Voice Services
Moltis provides text-to-speech (TTS) and speech-to-text (STT) capabilities
through the moltis-voice crate and gateway integration.
Feature Flag
Voice services are behind the voice cargo feature, enabled by default:
# Cargo.toml (gateway crate)
[features]
default = ["voice", ...]
voice = ["dep:moltis-voice"]
To disable voice features at compile time:
cargo build --no-default-features --features "file-watcher,tailscale,tls,web-ui"
When disabled:
- TTS/STT RPC methods are not registered
- Voice settings section is hidden in the UI
- Microphone button is hidden in the chat interface
voice_enabled: falseis set in the gon data
Architecture
┌─────────────────────────────────────────────────────────────┐
│ Voice Crate │
│ (crates/voice/) │
├─────────────────────────────────────────────────────────────┤
│ TtsProvider trait │ SttProvider trait │
│ ├─ ElevenLabsTts │ ├─ WhisperStt (OpenAI) │
│ ├─ OpenAiTts │ ├─ GroqStt (Groq) │
│ ├─ GoogleTts │ ├─ DeepgramStt │
│ ├─ PiperTts (local) │ ├─ GoogleStt │
│ └─ CoquiTts (local) │ ├─ MistralStt │
│ │ ├─ VoxtralLocalStt (local) │
│ │ ├─ WhisperCliStt (local) │
│ │ └─ SherpaOnnxStt (local) │
└─────────────────────────────────────────────────────────────┘
│
▼
┌─────────────────────────────────────────────────────────────┐
│ Gateway Services │
│ (crates/gateway/src/voice.rs) │
├─────────────────────────────────────────────────────────────┤
│ LiveTtsService │ LiveSttService │
│ (wraps TTS providers) │ (wraps STT providers) │
└─────────────────────────────────────────────────────────────┘
│
▼
┌─────────────────────────────────────────────────────────────┐
│ RPC Methods │
├─────────────────────────────────────────────────────────────┤
│ tts.status, tts.providers, tts.enable, tts.disable, │
│ tts.convert, tts.setProvider │
│ stt.status, stt.providers, stt.transcribe, stt.setProvider │
└─────────────────────────────────────────────────────────────┘
Text-to-Speech (TTS)
Supported Providers
Moltis supports multiple TTS providers across cloud and local backends.
| Category | Notes |
|---|---|
| Cloud TTS providers | Hosted neural voices with low-latency streaming |
| Local TTS providers | Offline/on-device synthesis for privacy-sensitive workflows |
More voice providers are coming soon.
Configuration
Set API keys via environment variables:
export ELEVENLABS_API_KEY=your-key-here
export OPENAI_API_KEY=your-key-here
Or configure in moltis.toml:
[voice.tts]
enabled = true
# provider = "openai" # Omit to auto-select the first configured provider
providers = [] # Optional UI allowlist, empty = show all TTS providers
auto = "off" # "always", "off", "inbound", "tagged"
max_text_length = 2000
[voice.tts.elevenlabs]
api_key = "sk-..."
voice_id = "21m00Tcm4TlvDq8ikWAM" # Rachel (default)

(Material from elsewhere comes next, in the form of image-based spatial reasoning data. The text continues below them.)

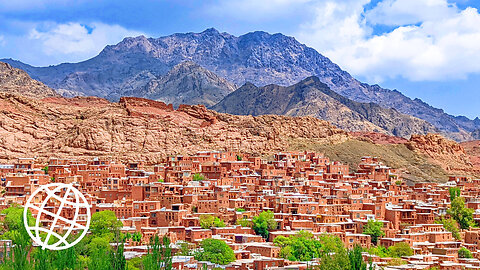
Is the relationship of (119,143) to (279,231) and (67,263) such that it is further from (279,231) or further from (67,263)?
(67,263)

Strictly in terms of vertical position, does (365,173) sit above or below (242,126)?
below

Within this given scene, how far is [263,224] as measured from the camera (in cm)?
6375

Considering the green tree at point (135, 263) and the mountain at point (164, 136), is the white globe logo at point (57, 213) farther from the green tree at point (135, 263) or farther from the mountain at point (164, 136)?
the mountain at point (164, 136)

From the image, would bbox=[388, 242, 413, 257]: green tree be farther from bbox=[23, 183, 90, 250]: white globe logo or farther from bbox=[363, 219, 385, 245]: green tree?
bbox=[23, 183, 90, 250]: white globe logo

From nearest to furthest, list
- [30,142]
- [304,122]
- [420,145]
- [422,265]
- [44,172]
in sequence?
[422,265]
[44,172]
[30,142]
[304,122]
[420,145]

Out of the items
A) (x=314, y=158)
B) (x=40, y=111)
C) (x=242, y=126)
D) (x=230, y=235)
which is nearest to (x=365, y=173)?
A: (x=314, y=158)

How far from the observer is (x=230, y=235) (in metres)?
60.4

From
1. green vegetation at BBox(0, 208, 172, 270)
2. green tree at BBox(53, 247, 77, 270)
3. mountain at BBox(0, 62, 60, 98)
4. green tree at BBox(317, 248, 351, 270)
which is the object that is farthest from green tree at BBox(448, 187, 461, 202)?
mountain at BBox(0, 62, 60, 98)

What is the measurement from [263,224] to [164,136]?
38.8 metres

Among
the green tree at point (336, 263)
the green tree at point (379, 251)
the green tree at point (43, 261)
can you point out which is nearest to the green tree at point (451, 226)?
the green tree at point (379, 251)

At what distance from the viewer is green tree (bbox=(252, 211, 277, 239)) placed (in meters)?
63.2

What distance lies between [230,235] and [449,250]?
1646 centimetres

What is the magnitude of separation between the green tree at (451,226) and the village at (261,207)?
0.33 feet

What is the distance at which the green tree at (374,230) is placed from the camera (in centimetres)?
6556
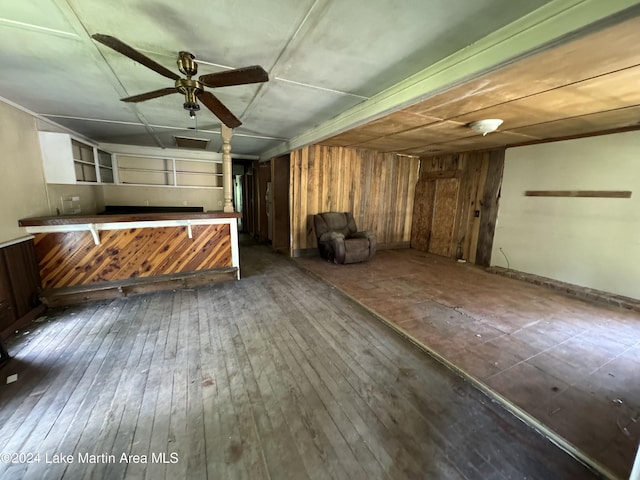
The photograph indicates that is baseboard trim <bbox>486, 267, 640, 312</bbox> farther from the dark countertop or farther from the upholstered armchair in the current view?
the dark countertop

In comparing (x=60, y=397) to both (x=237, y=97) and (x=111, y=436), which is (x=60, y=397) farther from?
(x=237, y=97)

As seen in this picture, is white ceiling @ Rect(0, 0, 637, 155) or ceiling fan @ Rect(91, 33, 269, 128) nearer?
white ceiling @ Rect(0, 0, 637, 155)

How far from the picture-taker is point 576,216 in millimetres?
3832

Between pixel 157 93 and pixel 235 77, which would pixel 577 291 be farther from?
pixel 157 93

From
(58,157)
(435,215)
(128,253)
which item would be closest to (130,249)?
(128,253)

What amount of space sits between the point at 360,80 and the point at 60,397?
3.42 m

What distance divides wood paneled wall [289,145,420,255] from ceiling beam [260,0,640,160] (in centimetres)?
271

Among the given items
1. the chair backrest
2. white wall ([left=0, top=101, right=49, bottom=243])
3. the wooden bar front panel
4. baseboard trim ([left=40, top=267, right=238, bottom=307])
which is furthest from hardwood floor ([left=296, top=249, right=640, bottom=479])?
white wall ([left=0, top=101, right=49, bottom=243])

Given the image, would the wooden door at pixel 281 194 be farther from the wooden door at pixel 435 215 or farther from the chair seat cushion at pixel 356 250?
the wooden door at pixel 435 215

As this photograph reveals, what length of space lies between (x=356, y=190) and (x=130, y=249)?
4.47 m

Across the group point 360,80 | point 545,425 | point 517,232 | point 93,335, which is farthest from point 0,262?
point 517,232

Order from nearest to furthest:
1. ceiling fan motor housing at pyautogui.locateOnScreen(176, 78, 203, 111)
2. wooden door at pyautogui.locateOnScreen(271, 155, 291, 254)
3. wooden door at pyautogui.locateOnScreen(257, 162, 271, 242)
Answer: ceiling fan motor housing at pyautogui.locateOnScreen(176, 78, 203, 111) < wooden door at pyautogui.locateOnScreen(271, 155, 291, 254) < wooden door at pyautogui.locateOnScreen(257, 162, 271, 242)

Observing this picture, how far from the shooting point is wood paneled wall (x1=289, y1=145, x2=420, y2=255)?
211 inches

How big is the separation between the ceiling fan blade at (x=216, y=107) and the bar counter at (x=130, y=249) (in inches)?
61.5
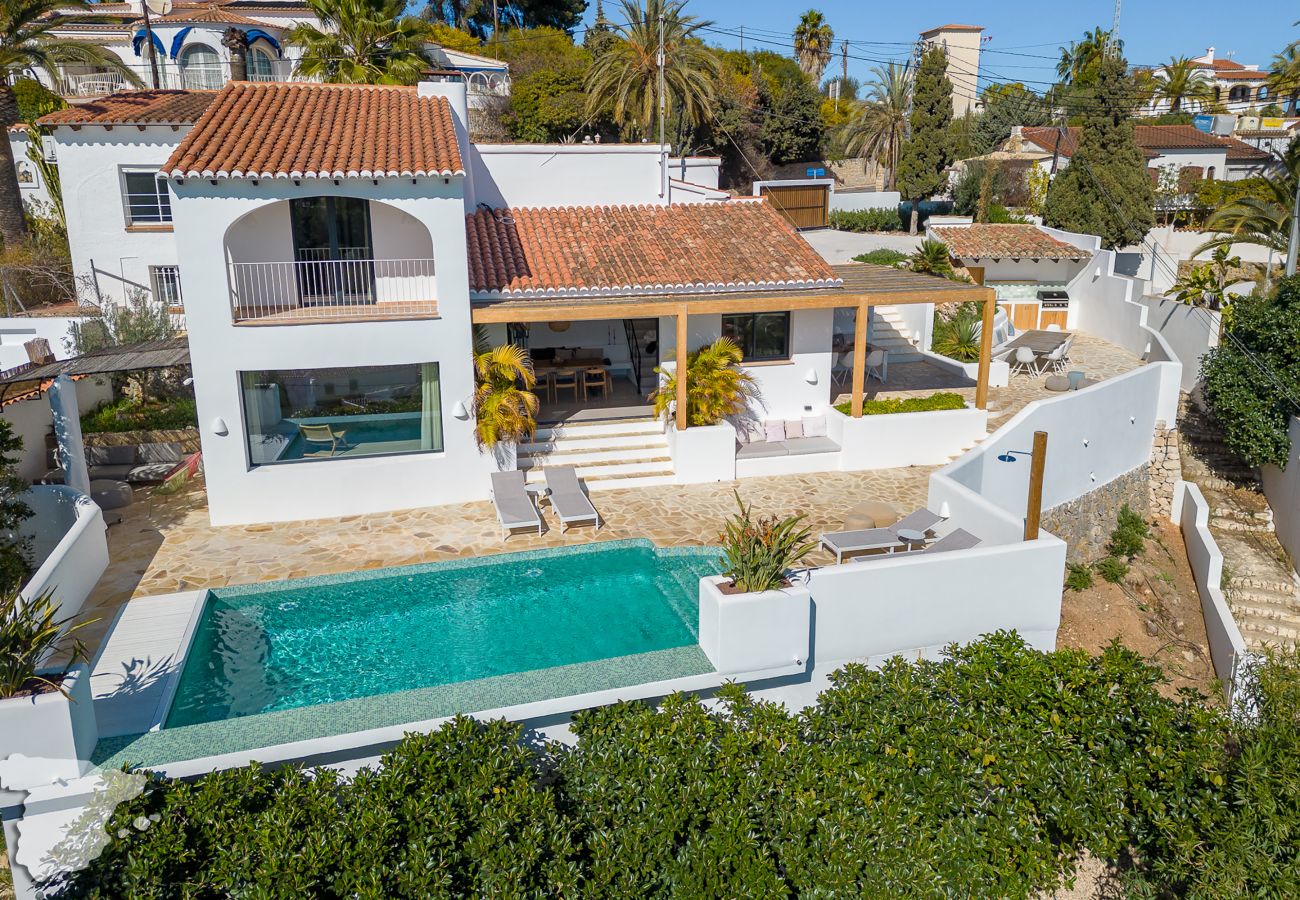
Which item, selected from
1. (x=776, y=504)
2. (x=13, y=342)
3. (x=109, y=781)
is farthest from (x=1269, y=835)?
(x=13, y=342)

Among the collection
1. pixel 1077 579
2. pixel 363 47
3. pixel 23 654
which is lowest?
pixel 1077 579

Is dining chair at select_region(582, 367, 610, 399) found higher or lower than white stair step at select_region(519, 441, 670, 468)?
higher

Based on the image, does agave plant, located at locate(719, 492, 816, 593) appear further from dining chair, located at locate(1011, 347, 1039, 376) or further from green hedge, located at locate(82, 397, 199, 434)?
dining chair, located at locate(1011, 347, 1039, 376)

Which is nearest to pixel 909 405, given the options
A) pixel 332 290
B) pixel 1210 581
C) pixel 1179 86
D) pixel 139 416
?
pixel 1210 581

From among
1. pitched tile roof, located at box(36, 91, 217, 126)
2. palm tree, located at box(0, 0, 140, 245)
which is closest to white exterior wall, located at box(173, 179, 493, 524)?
pitched tile roof, located at box(36, 91, 217, 126)

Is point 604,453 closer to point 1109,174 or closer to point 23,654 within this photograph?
point 23,654
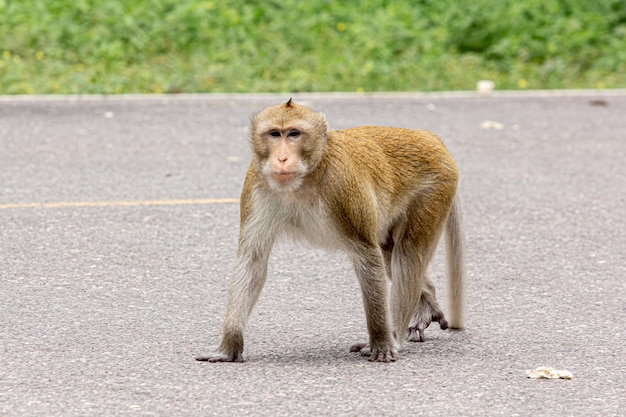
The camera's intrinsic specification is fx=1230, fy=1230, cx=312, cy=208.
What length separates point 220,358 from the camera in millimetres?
5191

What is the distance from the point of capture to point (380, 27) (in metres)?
15.4

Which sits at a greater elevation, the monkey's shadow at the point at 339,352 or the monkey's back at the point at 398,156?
the monkey's back at the point at 398,156

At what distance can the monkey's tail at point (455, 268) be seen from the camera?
227 inches

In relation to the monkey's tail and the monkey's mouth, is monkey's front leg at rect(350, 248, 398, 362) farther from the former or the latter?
the monkey's tail

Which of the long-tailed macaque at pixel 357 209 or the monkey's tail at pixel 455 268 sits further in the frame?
the monkey's tail at pixel 455 268

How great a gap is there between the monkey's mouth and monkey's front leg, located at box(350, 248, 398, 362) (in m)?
0.47

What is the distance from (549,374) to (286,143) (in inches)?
56.6

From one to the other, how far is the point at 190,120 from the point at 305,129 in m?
6.80

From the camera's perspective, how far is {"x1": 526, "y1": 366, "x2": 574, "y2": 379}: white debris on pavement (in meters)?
5.05

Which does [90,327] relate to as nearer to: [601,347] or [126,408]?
[126,408]

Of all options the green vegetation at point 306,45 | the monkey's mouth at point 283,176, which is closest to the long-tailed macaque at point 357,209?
the monkey's mouth at point 283,176

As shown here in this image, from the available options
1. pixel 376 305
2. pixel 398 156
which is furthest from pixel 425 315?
pixel 398 156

model = "eleven_flash_v2_5"
stability = 0.5
similarity_boost = 0.75
[voice.tts.openai]
# No api_key needed if OpenAI is configured as an LLM provider or OPENAI_API_KEY is set.
# api_key = "sk-..."
# base_url = "http://10.1.2.30:8003" # Override for OpenAI-compatible servers (e.g. Chatterbox)
voice = "alloy" # alloy, echo, fable, onyx, nova, shimmer
model = "tts-1"
speed = 1.0
[voice.tts.google]
api_key = "..." # Google Cloud API key
voice = "en-US-Neural2-D" # See Google Cloud TTS voices
language_code = "en-US"
speaking_rate = 1.0
# Local providers - no API key required
[voice.tts.piper]
# binary_path = "/usr/local/bin/piper" # optional, searches PATH
model_path = "~/.moltis/models/en_US-lessac-medium.onnx" # required
# config_path = "~/.moltis/models/en_US-lessac-medium.onnx.json" # optional
# speaker_id = 0 # for multi-speaker models
# length_scale = 1.0 # speaking rate (lower = faster)
[voice.tts.coqui]
endpoint = "http://localhost:5002" # Coqui TTS server
# model = "tts_models/en/ljspeech/tacotron2-DDC" # optional
Local TTS Provider Setup
Piper TTS
Piper is a fast, local neural text-to-speech system that runs entirely offline.
-
Install Piper:
# Via pip pip install piper-tts # Or download pre-built binaries from: # https://github.com/OHF-Voice/piper1-gpl/releases -
Download a voice model from Piper Voices:
mkdir -p ~/.moltis/models curl -L -o ~/.moltis/models/en_US-lessac-medium.onnx \ https://huggingface.co/rhasspy/piper-voices/resolve/v1.0.0/en/en_US/lessac/medium/en_US-lessac-medium.onnx curl -L -o ~/.moltis/models/en_US-lessac-medium.onnx.json \ https://huggingface.co/rhasspy/piper-voices/resolve/v1.0.0/en/en_US/lessac/medium/en_US-lessac-medium.onnx.json -
Configure in
moltis.toml:[voice.tts] provider = "piper" [voice.tts.piper] model_path = "~/.moltis/models/en_US-lessac-medium.onnx" config_path = "~/.moltis/models/en_US-lessac-medium.onnx.json"
Coqui TTS
Coqui TTS is a high-quality neural TTS with voice cloning capabilities. Use the
maintained Coqui TTS fork, published as
the coqui-tts PyPI package.
-
Install and start the server:
# Via uv uv pip install torch torchaudio torchcodec --torch-backend=auto uv pip install 'coqui-tts[server]' tts-server --model_name tts_models/en/ljspeech/tacotron2-DDC # Or via Docker docker run --rm -p 5002:5002 --entrypoint /bin/bash ghcr.io/idiap/coqui-tts-cpu \ -lc 'python3 TTS/server/server.py --model_name tts_models/en/ljspeech/tacotron2-DDC' -
Configure in
moltis.toml:[voice.tts] provider = "coqui" [voice.tts.coqui] endpoint = "http://localhost:5002"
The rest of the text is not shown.